:: STATED TASK ::
Gather every line in the material below that contains the word "which". Case counts.

START

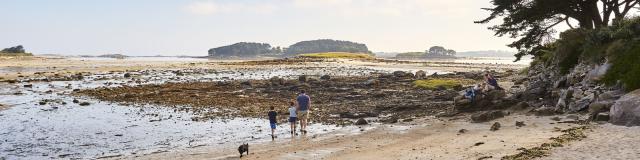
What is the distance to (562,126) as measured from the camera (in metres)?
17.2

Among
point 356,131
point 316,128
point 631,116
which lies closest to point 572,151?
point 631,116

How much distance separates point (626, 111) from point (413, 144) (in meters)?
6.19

END
START

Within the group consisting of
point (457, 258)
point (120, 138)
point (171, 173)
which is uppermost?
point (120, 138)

END

:: EXERCISE RESPONSE ::
which lies closest to point 572,151?
which is uppermost?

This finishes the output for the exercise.